(Roll over the images for descriptions, click on them to see them larger, hit play for a slideshow)

Day 8 highlights:

  • After coming back from the early run to the fish market, everyone took naps to gear up for the full day ahead. Jenna and Evert hooked us up with Miko who used to work at adidas in Tokyo. We’d never met her except for a few quick emails and she took an entire day to show us around other parts of the city we haven’t been to. She was so fun to hang out with, and it was really generous of her to spend a day with people she didn’t know.
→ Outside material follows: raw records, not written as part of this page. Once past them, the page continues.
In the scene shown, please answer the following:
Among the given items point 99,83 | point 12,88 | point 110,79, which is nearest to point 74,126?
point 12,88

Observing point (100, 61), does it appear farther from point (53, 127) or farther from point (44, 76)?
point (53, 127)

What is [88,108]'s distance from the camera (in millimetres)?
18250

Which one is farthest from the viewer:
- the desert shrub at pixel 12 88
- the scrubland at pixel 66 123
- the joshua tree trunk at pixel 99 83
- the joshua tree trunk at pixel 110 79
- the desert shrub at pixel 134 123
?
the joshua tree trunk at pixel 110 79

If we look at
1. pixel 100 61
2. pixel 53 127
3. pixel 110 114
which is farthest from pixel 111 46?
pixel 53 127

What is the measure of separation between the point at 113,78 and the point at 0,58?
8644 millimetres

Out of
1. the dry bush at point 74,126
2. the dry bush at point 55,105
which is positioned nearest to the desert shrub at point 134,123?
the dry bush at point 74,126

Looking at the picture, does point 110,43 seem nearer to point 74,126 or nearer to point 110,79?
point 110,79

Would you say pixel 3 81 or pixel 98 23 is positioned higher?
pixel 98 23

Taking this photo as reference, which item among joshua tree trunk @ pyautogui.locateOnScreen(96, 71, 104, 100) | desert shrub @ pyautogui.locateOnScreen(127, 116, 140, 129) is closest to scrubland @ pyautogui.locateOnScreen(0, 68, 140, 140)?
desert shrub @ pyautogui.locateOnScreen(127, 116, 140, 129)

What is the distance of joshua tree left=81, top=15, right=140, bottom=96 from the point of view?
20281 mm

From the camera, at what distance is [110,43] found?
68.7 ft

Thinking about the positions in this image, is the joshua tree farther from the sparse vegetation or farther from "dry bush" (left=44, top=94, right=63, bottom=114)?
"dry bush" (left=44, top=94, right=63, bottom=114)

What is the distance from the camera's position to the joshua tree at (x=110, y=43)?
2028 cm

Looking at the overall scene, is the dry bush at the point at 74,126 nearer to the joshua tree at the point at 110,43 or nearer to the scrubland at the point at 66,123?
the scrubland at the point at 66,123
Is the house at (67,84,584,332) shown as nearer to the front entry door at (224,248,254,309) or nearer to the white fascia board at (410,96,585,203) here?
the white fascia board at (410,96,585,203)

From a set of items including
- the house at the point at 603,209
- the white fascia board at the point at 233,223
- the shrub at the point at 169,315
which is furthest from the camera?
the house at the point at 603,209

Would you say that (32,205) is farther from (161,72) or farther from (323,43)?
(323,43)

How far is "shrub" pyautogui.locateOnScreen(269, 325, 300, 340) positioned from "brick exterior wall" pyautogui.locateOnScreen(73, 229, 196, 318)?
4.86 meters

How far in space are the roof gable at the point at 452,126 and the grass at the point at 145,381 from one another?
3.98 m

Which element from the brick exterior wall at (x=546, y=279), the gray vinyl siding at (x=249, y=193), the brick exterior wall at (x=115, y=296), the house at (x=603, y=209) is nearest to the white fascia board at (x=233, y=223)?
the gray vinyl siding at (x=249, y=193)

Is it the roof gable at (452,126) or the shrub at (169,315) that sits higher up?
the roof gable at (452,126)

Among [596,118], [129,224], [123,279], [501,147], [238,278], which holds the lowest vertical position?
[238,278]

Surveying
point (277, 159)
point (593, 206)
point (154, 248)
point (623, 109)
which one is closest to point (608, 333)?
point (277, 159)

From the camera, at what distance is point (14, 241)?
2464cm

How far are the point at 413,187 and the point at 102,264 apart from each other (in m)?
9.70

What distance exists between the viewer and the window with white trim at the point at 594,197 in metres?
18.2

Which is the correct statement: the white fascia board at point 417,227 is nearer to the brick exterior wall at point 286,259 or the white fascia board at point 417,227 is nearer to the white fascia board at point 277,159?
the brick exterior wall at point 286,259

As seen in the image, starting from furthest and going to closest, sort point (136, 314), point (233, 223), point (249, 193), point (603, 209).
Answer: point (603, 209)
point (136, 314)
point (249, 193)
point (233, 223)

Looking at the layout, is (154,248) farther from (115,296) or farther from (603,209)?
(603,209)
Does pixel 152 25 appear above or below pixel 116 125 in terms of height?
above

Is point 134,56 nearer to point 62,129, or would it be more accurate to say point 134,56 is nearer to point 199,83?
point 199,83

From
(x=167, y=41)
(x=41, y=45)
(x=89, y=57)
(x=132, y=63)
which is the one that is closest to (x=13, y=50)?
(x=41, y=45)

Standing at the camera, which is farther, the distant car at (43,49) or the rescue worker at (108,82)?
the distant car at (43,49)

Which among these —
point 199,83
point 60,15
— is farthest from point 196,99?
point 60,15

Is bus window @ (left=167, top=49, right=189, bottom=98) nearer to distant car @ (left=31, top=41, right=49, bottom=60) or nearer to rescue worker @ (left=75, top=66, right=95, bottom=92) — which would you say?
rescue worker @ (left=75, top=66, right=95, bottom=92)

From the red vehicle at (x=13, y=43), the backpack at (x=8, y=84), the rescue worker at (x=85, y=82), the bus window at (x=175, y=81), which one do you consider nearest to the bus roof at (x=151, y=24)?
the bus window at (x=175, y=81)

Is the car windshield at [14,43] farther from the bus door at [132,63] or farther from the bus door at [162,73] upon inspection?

  • We started by going to Asakusa to check out an old temple. Inside there was a tube full of sticks with numbers, and you pull out a number and go to a drawer. In the drawer is your fortune. Our group spanned the whole range from bad to best, and Miko showed us how you’re supposed to tie your bad fortune to a stand in the temple and leave it behind. Since Asakusa is known for tempura, we went to a really good tempura restaurant before jumping back on the train for Ginza.
  • Ginza is an upscale shopping area that we roamed around for a while and then worked our way to a monorail to get to Odaiba, which is a man-made island in Tokyo Bay and what Miko described as modern Japan (after we went to see Old Japan in Asakusa.) We jumped into a huge shopping mall and got some needed coffee, and we also checked out Tokyo Bay and the Rainbow bridge. There’s a mini Statue of Liberty there that was given to them by France.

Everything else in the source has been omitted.